Rivian, the buzzy EV automaker that had one of the biggest IPOs in 2021, is cutting 6% of its workforce for the second time in less than a year, according to an internal memo sent to employees today by founder and CEO RJ Scaringe.
Reuters was the first to report about the cuts. TechCrunch has also viewed the leaked memo. A Rivian spokesperson confirmed the layoffs.
The memo comes six months since Rivian initiated its first layoffs. In July, Rivian cut 6% of its roughly 14,000-person workforce as the company attempted to get ahead of macroeconomic headwinds caused by rising inflation, interest rates and commodity prices.
Manufacturing jobs at the company’s Normal, Illinois factory will not be impacted, according to the memo sent Wednesday. The cuts are aimed at lowering Rivian’s operational costs amid a weakening economy and pricing pressure from Tesla and other automakers.

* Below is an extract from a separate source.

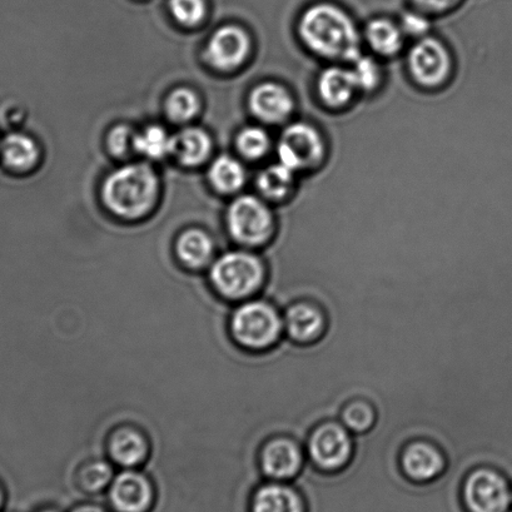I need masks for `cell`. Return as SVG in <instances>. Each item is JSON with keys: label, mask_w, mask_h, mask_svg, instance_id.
<instances>
[{"label": "cell", "mask_w": 512, "mask_h": 512, "mask_svg": "<svg viewBox=\"0 0 512 512\" xmlns=\"http://www.w3.org/2000/svg\"><path fill=\"white\" fill-rule=\"evenodd\" d=\"M295 175L292 169L282 163L272 164L263 169L257 178L258 190L270 201H282L290 195L295 186Z\"/></svg>", "instance_id": "cell-23"}, {"label": "cell", "mask_w": 512, "mask_h": 512, "mask_svg": "<svg viewBox=\"0 0 512 512\" xmlns=\"http://www.w3.org/2000/svg\"><path fill=\"white\" fill-rule=\"evenodd\" d=\"M460 497L466 512H509L512 491L500 471L481 466L467 474Z\"/></svg>", "instance_id": "cell-5"}, {"label": "cell", "mask_w": 512, "mask_h": 512, "mask_svg": "<svg viewBox=\"0 0 512 512\" xmlns=\"http://www.w3.org/2000/svg\"><path fill=\"white\" fill-rule=\"evenodd\" d=\"M253 116L270 124L286 122L295 109V99L287 88L275 82L258 84L250 94Z\"/></svg>", "instance_id": "cell-15"}, {"label": "cell", "mask_w": 512, "mask_h": 512, "mask_svg": "<svg viewBox=\"0 0 512 512\" xmlns=\"http://www.w3.org/2000/svg\"><path fill=\"white\" fill-rule=\"evenodd\" d=\"M108 500L113 512H151L156 494L146 476L128 470L114 477Z\"/></svg>", "instance_id": "cell-11"}, {"label": "cell", "mask_w": 512, "mask_h": 512, "mask_svg": "<svg viewBox=\"0 0 512 512\" xmlns=\"http://www.w3.org/2000/svg\"><path fill=\"white\" fill-rule=\"evenodd\" d=\"M231 328L238 344L248 350L265 351L280 342L285 323L273 303L250 301L233 313Z\"/></svg>", "instance_id": "cell-3"}, {"label": "cell", "mask_w": 512, "mask_h": 512, "mask_svg": "<svg viewBox=\"0 0 512 512\" xmlns=\"http://www.w3.org/2000/svg\"><path fill=\"white\" fill-rule=\"evenodd\" d=\"M354 67L351 71L354 73L355 81L359 91H375L381 82V68L374 58L361 56L352 62Z\"/></svg>", "instance_id": "cell-30"}, {"label": "cell", "mask_w": 512, "mask_h": 512, "mask_svg": "<svg viewBox=\"0 0 512 512\" xmlns=\"http://www.w3.org/2000/svg\"><path fill=\"white\" fill-rule=\"evenodd\" d=\"M354 435L340 420L325 421L308 437V460L323 472H338L350 464L354 456Z\"/></svg>", "instance_id": "cell-6"}, {"label": "cell", "mask_w": 512, "mask_h": 512, "mask_svg": "<svg viewBox=\"0 0 512 512\" xmlns=\"http://www.w3.org/2000/svg\"><path fill=\"white\" fill-rule=\"evenodd\" d=\"M213 253L210 236L201 230L183 232L177 242V255L186 266L200 268L207 265Z\"/></svg>", "instance_id": "cell-22"}, {"label": "cell", "mask_w": 512, "mask_h": 512, "mask_svg": "<svg viewBox=\"0 0 512 512\" xmlns=\"http://www.w3.org/2000/svg\"><path fill=\"white\" fill-rule=\"evenodd\" d=\"M69 512H108L104 507L96 505V504H81Z\"/></svg>", "instance_id": "cell-35"}, {"label": "cell", "mask_w": 512, "mask_h": 512, "mask_svg": "<svg viewBox=\"0 0 512 512\" xmlns=\"http://www.w3.org/2000/svg\"><path fill=\"white\" fill-rule=\"evenodd\" d=\"M271 146V139L265 129L247 127L237 137V148L248 159L265 157Z\"/></svg>", "instance_id": "cell-29"}, {"label": "cell", "mask_w": 512, "mask_h": 512, "mask_svg": "<svg viewBox=\"0 0 512 512\" xmlns=\"http://www.w3.org/2000/svg\"><path fill=\"white\" fill-rule=\"evenodd\" d=\"M4 512V511H3Z\"/></svg>", "instance_id": "cell-40"}, {"label": "cell", "mask_w": 512, "mask_h": 512, "mask_svg": "<svg viewBox=\"0 0 512 512\" xmlns=\"http://www.w3.org/2000/svg\"><path fill=\"white\" fill-rule=\"evenodd\" d=\"M511 491H512V487H511Z\"/></svg>", "instance_id": "cell-38"}, {"label": "cell", "mask_w": 512, "mask_h": 512, "mask_svg": "<svg viewBox=\"0 0 512 512\" xmlns=\"http://www.w3.org/2000/svg\"><path fill=\"white\" fill-rule=\"evenodd\" d=\"M400 466L407 479L416 484H429L445 471L444 451L430 440L410 441L401 451Z\"/></svg>", "instance_id": "cell-13"}, {"label": "cell", "mask_w": 512, "mask_h": 512, "mask_svg": "<svg viewBox=\"0 0 512 512\" xmlns=\"http://www.w3.org/2000/svg\"><path fill=\"white\" fill-rule=\"evenodd\" d=\"M326 144L318 129L305 122L290 124L278 142L280 163L293 172L308 171L323 161Z\"/></svg>", "instance_id": "cell-8"}, {"label": "cell", "mask_w": 512, "mask_h": 512, "mask_svg": "<svg viewBox=\"0 0 512 512\" xmlns=\"http://www.w3.org/2000/svg\"><path fill=\"white\" fill-rule=\"evenodd\" d=\"M211 138L200 128H186L172 137L171 153L186 166H198L211 153Z\"/></svg>", "instance_id": "cell-19"}, {"label": "cell", "mask_w": 512, "mask_h": 512, "mask_svg": "<svg viewBox=\"0 0 512 512\" xmlns=\"http://www.w3.org/2000/svg\"><path fill=\"white\" fill-rule=\"evenodd\" d=\"M169 9L178 23L192 27L205 17L206 3L205 0H169Z\"/></svg>", "instance_id": "cell-31"}, {"label": "cell", "mask_w": 512, "mask_h": 512, "mask_svg": "<svg viewBox=\"0 0 512 512\" xmlns=\"http://www.w3.org/2000/svg\"><path fill=\"white\" fill-rule=\"evenodd\" d=\"M251 53V38L245 29L226 26L212 34L206 48L207 62L218 71L231 72L245 63Z\"/></svg>", "instance_id": "cell-12"}, {"label": "cell", "mask_w": 512, "mask_h": 512, "mask_svg": "<svg viewBox=\"0 0 512 512\" xmlns=\"http://www.w3.org/2000/svg\"><path fill=\"white\" fill-rule=\"evenodd\" d=\"M420 12L442 13L449 11L459 0H412Z\"/></svg>", "instance_id": "cell-34"}, {"label": "cell", "mask_w": 512, "mask_h": 512, "mask_svg": "<svg viewBox=\"0 0 512 512\" xmlns=\"http://www.w3.org/2000/svg\"><path fill=\"white\" fill-rule=\"evenodd\" d=\"M201 102L197 94L188 88H180L169 94L166 102L168 117L173 122H187L200 112Z\"/></svg>", "instance_id": "cell-27"}, {"label": "cell", "mask_w": 512, "mask_h": 512, "mask_svg": "<svg viewBox=\"0 0 512 512\" xmlns=\"http://www.w3.org/2000/svg\"><path fill=\"white\" fill-rule=\"evenodd\" d=\"M407 68L419 86L439 88L452 73L450 51L440 39L429 36L417 39L407 56Z\"/></svg>", "instance_id": "cell-9"}, {"label": "cell", "mask_w": 512, "mask_h": 512, "mask_svg": "<svg viewBox=\"0 0 512 512\" xmlns=\"http://www.w3.org/2000/svg\"><path fill=\"white\" fill-rule=\"evenodd\" d=\"M283 323L287 337L298 345L315 344L327 328L325 311L310 300L293 301L287 305Z\"/></svg>", "instance_id": "cell-14"}, {"label": "cell", "mask_w": 512, "mask_h": 512, "mask_svg": "<svg viewBox=\"0 0 512 512\" xmlns=\"http://www.w3.org/2000/svg\"><path fill=\"white\" fill-rule=\"evenodd\" d=\"M405 33L400 24L386 18H377L367 24L365 39L369 47L382 57H394L405 43Z\"/></svg>", "instance_id": "cell-20"}, {"label": "cell", "mask_w": 512, "mask_h": 512, "mask_svg": "<svg viewBox=\"0 0 512 512\" xmlns=\"http://www.w3.org/2000/svg\"><path fill=\"white\" fill-rule=\"evenodd\" d=\"M134 134L126 126H118L113 128L108 136V147L114 156H124L129 148H134Z\"/></svg>", "instance_id": "cell-33"}, {"label": "cell", "mask_w": 512, "mask_h": 512, "mask_svg": "<svg viewBox=\"0 0 512 512\" xmlns=\"http://www.w3.org/2000/svg\"><path fill=\"white\" fill-rule=\"evenodd\" d=\"M317 92L323 104L338 109L354 99L359 87L351 69L333 66L326 68L318 77Z\"/></svg>", "instance_id": "cell-17"}, {"label": "cell", "mask_w": 512, "mask_h": 512, "mask_svg": "<svg viewBox=\"0 0 512 512\" xmlns=\"http://www.w3.org/2000/svg\"><path fill=\"white\" fill-rule=\"evenodd\" d=\"M266 271L262 261L252 253L235 251L226 253L213 263L211 280L221 295L242 300L260 290Z\"/></svg>", "instance_id": "cell-4"}, {"label": "cell", "mask_w": 512, "mask_h": 512, "mask_svg": "<svg viewBox=\"0 0 512 512\" xmlns=\"http://www.w3.org/2000/svg\"><path fill=\"white\" fill-rule=\"evenodd\" d=\"M113 469L107 462L96 461L87 464L79 471L78 485L89 495L109 489L113 481Z\"/></svg>", "instance_id": "cell-28"}, {"label": "cell", "mask_w": 512, "mask_h": 512, "mask_svg": "<svg viewBox=\"0 0 512 512\" xmlns=\"http://www.w3.org/2000/svg\"><path fill=\"white\" fill-rule=\"evenodd\" d=\"M509 512H512V511H509Z\"/></svg>", "instance_id": "cell-39"}, {"label": "cell", "mask_w": 512, "mask_h": 512, "mask_svg": "<svg viewBox=\"0 0 512 512\" xmlns=\"http://www.w3.org/2000/svg\"><path fill=\"white\" fill-rule=\"evenodd\" d=\"M248 512H308V502L295 485L271 481L253 492Z\"/></svg>", "instance_id": "cell-16"}, {"label": "cell", "mask_w": 512, "mask_h": 512, "mask_svg": "<svg viewBox=\"0 0 512 512\" xmlns=\"http://www.w3.org/2000/svg\"><path fill=\"white\" fill-rule=\"evenodd\" d=\"M400 27L406 37L421 39L427 37L431 24L424 14L409 12L402 17Z\"/></svg>", "instance_id": "cell-32"}, {"label": "cell", "mask_w": 512, "mask_h": 512, "mask_svg": "<svg viewBox=\"0 0 512 512\" xmlns=\"http://www.w3.org/2000/svg\"><path fill=\"white\" fill-rule=\"evenodd\" d=\"M307 49L330 61L355 62L361 56L359 29L344 9L320 3L307 9L298 23Z\"/></svg>", "instance_id": "cell-1"}, {"label": "cell", "mask_w": 512, "mask_h": 512, "mask_svg": "<svg viewBox=\"0 0 512 512\" xmlns=\"http://www.w3.org/2000/svg\"><path fill=\"white\" fill-rule=\"evenodd\" d=\"M0 158L9 171L27 172L36 166L39 148L27 134L11 133L0 142Z\"/></svg>", "instance_id": "cell-18"}, {"label": "cell", "mask_w": 512, "mask_h": 512, "mask_svg": "<svg viewBox=\"0 0 512 512\" xmlns=\"http://www.w3.org/2000/svg\"><path fill=\"white\" fill-rule=\"evenodd\" d=\"M4 505H6V492H4L2 485H0V512H3Z\"/></svg>", "instance_id": "cell-36"}, {"label": "cell", "mask_w": 512, "mask_h": 512, "mask_svg": "<svg viewBox=\"0 0 512 512\" xmlns=\"http://www.w3.org/2000/svg\"><path fill=\"white\" fill-rule=\"evenodd\" d=\"M109 452L117 464L134 467L146 459L148 445L146 439L138 431L132 429L119 430L109 442Z\"/></svg>", "instance_id": "cell-21"}, {"label": "cell", "mask_w": 512, "mask_h": 512, "mask_svg": "<svg viewBox=\"0 0 512 512\" xmlns=\"http://www.w3.org/2000/svg\"><path fill=\"white\" fill-rule=\"evenodd\" d=\"M208 177L217 191L232 193L245 185L246 171L237 159L222 156L212 163Z\"/></svg>", "instance_id": "cell-24"}, {"label": "cell", "mask_w": 512, "mask_h": 512, "mask_svg": "<svg viewBox=\"0 0 512 512\" xmlns=\"http://www.w3.org/2000/svg\"><path fill=\"white\" fill-rule=\"evenodd\" d=\"M36 512H62V511L57 509V507L44 506V507H41V509H38Z\"/></svg>", "instance_id": "cell-37"}, {"label": "cell", "mask_w": 512, "mask_h": 512, "mask_svg": "<svg viewBox=\"0 0 512 512\" xmlns=\"http://www.w3.org/2000/svg\"><path fill=\"white\" fill-rule=\"evenodd\" d=\"M172 137L162 127H148L134 138V149L153 159L163 158L171 153Z\"/></svg>", "instance_id": "cell-26"}, {"label": "cell", "mask_w": 512, "mask_h": 512, "mask_svg": "<svg viewBox=\"0 0 512 512\" xmlns=\"http://www.w3.org/2000/svg\"><path fill=\"white\" fill-rule=\"evenodd\" d=\"M305 446L290 436H278L266 442L260 455L263 474L272 481L290 482L305 466Z\"/></svg>", "instance_id": "cell-10"}, {"label": "cell", "mask_w": 512, "mask_h": 512, "mask_svg": "<svg viewBox=\"0 0 512 512\" xmlns=\"http://www.w3.org/2000/svg\"><path fill=\"white\" fill-rule=\"evenodd\" d=\"M227 222L231 236L246 246L263 245L275 230L270 208L255 196L237 198L228 210Z\"/></svg>", "instance_id": "cell-7"}, {"label": "cell", "mask_w": 512, "mask_h": 512, "mask_svg": "<svg viewBox=\"0 0 512 512\" xmlns=\"http://www.w3.org/2000/svg\"><path fill=\"white\" fill-rule=\"evenodd\" d=\"M377 419L375 406L366 399H354L342 407L340 422L352 435L369 432Z\"/></svg>", "instance_id": "cell-25"}, {"label": "cell", "mask_w": 512, "mask_h": 512, "mask_svg": "<svg viewBox=\"0 0 512 512\" xmlns=\"http://www.w3.org/2000/svg\"><path fill=\"white\" fill-rule=\"evenodd\" d=\"M158 192V178L151 167L143 163L128 164L108 176L102 197L114 215L136 220L152 210Z\"/></svg>", "instance_id": "cell-2"}]
</instances>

“To deliver over the long-term, we must focus our resources on ramp and our path to profitability while ensuring we have the right set of future products, services and technology that will continue to challenge convention,” Scaringe wrote in the memo. “In 2022, we took steps to focus our product portfolio and drive a lower cost structure. Continuing to improve our operating efficiency on our path to profitability is a core objective and requires us to concentrate our investments and resources on the highest impact parts of our business. This includes the continued ramp of R1 and EDV production as well [as] the launch of our high-volume R2 platform. The changes we are announcing today reflect this focused roadmap.”
Tesla, the EV sales leader that has one of the higher profit margins in the sector, has discounted its vehicles, or offered credits, at least four times in the past several months, kicking off what many in the industry have dubbed an EV price war. Ford recently followed Tesla’s lead, forcing other automakers to consider making the same move or risk seeing a drop in sales.
Sales of Rivian’s premium all-electric R1T truck and R1S SUV could drop if consumers turn to other lower-priced options. Ford has not lowered the price of its F-150 Lightning truck, giving Rivian a reprieve for now.